RPS: The Sims is heavily focus tested, isn’t it? Why is it that focus testing in games seems so effective, while in movies it’s so destructive?
RH: I think the reason it works is because you’re not usually going to change the content in response to a focus group, but the way you play it. A lot of it is ease of use. With The Sims we always get a lot of, “If only I could do X.” “But you can! Can’t you see it buried under twelve menus?! What’s wrong with you?” So we change it. There’s never been a mandate from EA saying, “Focus group players didn’t like this, therefore you need to change it.” We just get a report for the developers, who want to make it good.
RPS: So I suppose the equivalent would be a cinema focus group who responded that they couldn’t see the screen clearly.
RH: Exactly. Maybe that’s why it works for games. It would be frightening if we were changing the content. I wouldn’t like that.
RPS: Do you want to be working on Sims 4?
RH: I’m really happy, so sure. There are a lot of great creative leaders within the Sims label. It’s not like I have to worry about everything.
RPS: Okay, so I understand that this question is loaded, but…
RH: I’ll unload it.
RPS: Will Wright could have gone on to keep making The Sims, but he had another idea in mind. Do you have that burning project you want to go on to?

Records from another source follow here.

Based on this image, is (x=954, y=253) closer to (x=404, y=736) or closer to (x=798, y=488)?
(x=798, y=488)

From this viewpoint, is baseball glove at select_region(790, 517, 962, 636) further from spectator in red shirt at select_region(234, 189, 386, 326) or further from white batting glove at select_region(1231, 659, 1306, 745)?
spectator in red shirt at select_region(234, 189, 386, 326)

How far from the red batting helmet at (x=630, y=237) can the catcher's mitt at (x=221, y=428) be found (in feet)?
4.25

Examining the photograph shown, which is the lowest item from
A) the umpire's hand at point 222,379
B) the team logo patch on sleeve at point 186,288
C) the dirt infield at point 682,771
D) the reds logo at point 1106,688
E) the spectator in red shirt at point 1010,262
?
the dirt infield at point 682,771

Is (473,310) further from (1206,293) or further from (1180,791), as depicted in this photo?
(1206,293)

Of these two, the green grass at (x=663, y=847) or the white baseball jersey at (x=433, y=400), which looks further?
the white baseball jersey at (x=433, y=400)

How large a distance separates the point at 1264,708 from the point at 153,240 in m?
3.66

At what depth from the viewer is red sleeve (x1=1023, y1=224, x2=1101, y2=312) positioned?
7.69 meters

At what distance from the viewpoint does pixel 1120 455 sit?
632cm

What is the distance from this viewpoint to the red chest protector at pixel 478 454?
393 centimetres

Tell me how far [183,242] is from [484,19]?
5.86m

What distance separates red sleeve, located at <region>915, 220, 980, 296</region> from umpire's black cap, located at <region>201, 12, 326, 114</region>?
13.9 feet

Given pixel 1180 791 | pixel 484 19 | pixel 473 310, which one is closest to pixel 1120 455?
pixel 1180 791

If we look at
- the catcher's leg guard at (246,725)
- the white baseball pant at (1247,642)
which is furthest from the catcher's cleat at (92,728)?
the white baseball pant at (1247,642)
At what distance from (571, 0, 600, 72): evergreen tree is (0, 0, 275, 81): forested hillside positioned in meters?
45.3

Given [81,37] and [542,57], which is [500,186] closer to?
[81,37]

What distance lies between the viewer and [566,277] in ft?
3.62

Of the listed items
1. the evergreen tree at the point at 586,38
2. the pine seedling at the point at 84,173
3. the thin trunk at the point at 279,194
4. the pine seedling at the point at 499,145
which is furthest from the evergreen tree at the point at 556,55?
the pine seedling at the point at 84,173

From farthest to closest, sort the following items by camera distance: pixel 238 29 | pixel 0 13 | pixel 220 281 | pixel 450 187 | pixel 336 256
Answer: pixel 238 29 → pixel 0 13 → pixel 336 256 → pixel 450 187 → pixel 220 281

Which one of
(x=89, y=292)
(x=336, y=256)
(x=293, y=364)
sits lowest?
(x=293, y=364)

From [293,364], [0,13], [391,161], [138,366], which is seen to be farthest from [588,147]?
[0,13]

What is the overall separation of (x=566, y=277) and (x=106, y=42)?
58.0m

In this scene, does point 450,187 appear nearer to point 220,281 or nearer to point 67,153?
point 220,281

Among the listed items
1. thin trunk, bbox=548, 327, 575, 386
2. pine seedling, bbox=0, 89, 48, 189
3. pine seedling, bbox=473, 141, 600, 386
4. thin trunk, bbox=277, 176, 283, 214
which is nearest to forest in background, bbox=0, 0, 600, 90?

RH: It’s really interesting. I kind of get that already. I think the difference is I really enjoy working on multiple things at once. Sure, we’re working on The Sims 3, but at the same time we’re working on MySims, the Sim City franchise, Sims Carnival, all of the add-on packs – Castaway this year was really fun – so it’s not like I feel I’m stuck anywhere. I think people expect us to do quirky stuff. I think it’s assumed that we’re going to be doing weird stuff – if there’s one thing I really admire about the old 1990s Maxis, if you look at their stuff, some of it was really weird. I think I get it right now. I don’t know. In a year’s time I could tell you I’m ready to kill myself, but right now I’m happy.